Pengacara Maaher menganggap penangkapan terhadap kliennya terjadi suatu kejanggalan. Sebab, dalam perkara ini penyidik tak terlebih dahulu melayangkan surat panggilan pemeriksaan, tapi langsung dilakukan penangkapan.

"Beliau mendapatkan bukan panggilan lagi tapi langsung penangkapan," ujar anggota tim pengacara Ustaz Maaher, Djudju Purwantoro.

"Yang bersangkutan itu kan tanpa proses pemanggilan sesuai aturan KUHAP Pasal 1," sambung dia.

Selain itu, kejanggalan yang dirasakan tim pengacara yakni penanganan yang terbilang cepat.
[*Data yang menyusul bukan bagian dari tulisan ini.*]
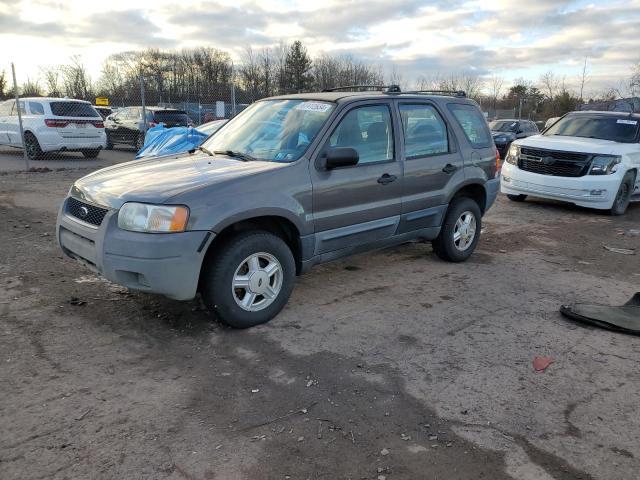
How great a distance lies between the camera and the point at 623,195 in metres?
9.62

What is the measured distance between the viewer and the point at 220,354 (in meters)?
3.72

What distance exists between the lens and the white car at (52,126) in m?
14.1

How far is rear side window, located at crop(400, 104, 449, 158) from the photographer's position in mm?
5191

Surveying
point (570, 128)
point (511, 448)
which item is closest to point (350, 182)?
point (511, 448)

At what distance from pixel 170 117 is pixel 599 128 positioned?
12.7 meters

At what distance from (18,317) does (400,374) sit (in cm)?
305

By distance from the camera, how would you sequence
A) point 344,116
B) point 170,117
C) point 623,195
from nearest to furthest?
point 344,116, point 623,195, point 170,117

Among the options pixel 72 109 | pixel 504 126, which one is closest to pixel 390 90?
pixel 72 109

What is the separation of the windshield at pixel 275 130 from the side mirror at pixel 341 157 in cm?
24

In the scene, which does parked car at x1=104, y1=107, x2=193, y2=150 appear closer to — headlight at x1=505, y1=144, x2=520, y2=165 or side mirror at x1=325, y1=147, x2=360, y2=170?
headlight at x1=505, y1=144, x2=520, y2=165

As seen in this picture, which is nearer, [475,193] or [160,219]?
[160,219]

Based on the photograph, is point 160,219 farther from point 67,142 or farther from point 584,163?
point 67,142

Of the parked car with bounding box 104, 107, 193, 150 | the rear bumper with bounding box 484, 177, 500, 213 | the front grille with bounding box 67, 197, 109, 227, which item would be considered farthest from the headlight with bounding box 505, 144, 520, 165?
the parked car with bounding box 104, 107, 193, 150

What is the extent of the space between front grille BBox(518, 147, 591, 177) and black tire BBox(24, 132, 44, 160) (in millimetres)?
12569
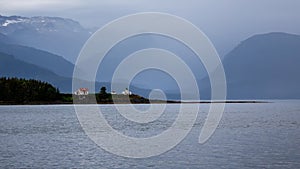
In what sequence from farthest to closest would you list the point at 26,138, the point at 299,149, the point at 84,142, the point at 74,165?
the point at 26,138
the point at 84,142
the point at 299,149
the point at 74,165

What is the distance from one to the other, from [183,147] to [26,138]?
30.2 metres

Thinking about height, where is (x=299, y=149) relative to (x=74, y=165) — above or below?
above

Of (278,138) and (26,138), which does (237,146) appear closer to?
(278,138)

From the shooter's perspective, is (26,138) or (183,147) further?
(26,138)

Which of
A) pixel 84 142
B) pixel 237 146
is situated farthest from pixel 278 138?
pixel 84 142

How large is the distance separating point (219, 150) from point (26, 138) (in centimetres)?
3607

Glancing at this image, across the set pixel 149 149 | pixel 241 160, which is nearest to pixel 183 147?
pixel 149 149

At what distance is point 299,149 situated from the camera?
62.0 m

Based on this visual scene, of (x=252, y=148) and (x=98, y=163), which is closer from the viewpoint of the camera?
(x=98, y=163)

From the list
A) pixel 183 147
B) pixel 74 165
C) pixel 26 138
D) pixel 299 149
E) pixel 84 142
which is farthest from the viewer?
pixel 26 138

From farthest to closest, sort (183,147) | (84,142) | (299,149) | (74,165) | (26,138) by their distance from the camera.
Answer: (26,138)
(84,142)
(183,147)
(299,149)
(74,165)

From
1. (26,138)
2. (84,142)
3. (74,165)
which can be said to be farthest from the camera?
(26,138)

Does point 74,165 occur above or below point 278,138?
below

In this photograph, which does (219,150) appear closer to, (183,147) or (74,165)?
(183,147)
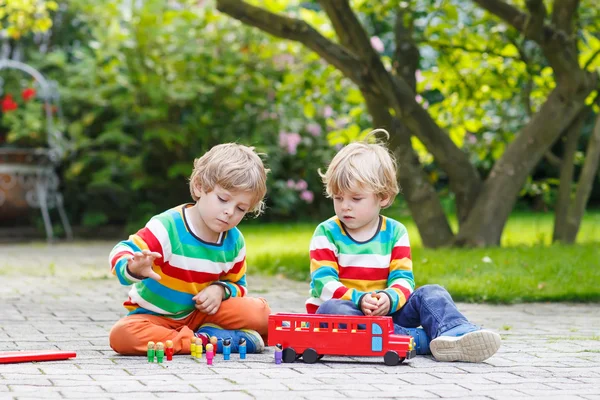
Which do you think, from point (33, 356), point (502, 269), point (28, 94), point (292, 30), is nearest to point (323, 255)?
point (33, 356)

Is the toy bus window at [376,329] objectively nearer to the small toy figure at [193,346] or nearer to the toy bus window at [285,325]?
the toy bus window at [285,325]

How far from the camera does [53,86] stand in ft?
38.5

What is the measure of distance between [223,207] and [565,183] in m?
5.19

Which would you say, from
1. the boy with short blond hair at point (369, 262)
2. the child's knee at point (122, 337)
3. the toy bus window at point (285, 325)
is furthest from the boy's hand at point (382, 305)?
the child's knee at point (122, 337)

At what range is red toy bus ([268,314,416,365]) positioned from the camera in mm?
3771

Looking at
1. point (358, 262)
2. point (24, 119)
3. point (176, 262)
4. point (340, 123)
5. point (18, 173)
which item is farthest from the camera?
point (340, 123)

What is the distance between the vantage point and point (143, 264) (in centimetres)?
366

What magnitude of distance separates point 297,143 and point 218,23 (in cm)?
181

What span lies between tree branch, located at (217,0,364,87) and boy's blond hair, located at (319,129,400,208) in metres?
3.40

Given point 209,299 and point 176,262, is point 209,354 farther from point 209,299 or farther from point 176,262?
point 176,262

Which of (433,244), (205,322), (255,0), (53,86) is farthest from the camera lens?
(53,86)

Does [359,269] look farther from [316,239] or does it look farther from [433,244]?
[433,244]

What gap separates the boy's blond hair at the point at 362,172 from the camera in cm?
404

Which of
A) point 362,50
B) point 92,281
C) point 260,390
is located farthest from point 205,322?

Berbeda jika pihak mereka yang melakukan pelaporan akan lama ditindaklanjuti.

"Tampak sekali terjadi kejanggalan dan diskriminasi karena mereka banyak sekali katakanlah dekat dengan rezim. Walaupun kami lakukan pelaporan berkali-kali tidak ada tindak lanjut secara hukum," katanya.

Bukan Kriminalisasi

Tokoh agama Gus Miftah sempat memperingatkan Maaher. Kata Miftah, pernyataan Maaher berbahaya, dan ketika hal tersebut masuk ke ranah hukum, maka itu bukanlah kriminalisasi.

"Jangan sampai ada laporan hukum Anda ditangkap polisi kemudian, Anda mengatakan ini namanya krimininalisasi ulama. Hei Ustadz Maaher mana ada namanya kriminalisasi ulama kalau Anda berbuat kriminal kemudian ditangkap polisi. Ini bukan kriminaliasi agama, tapi proses hukum kepada ulama yang kriminil," katanya

Selain itu, Gus Mifah bilang seharusnya sebagai tokoh agama haruslah menjunjung tinggi saling menghormati satu sama lain. Meski memiliki pandangan berbeda.

"Bisa jadi saya berbeda pendapat dengan Habib Rizieq, tapi saya sangat menghormati beliau. Karena dikatakan haram masuk surga orang-orang yang dzalim dan membenci para habaib," ungkap dia.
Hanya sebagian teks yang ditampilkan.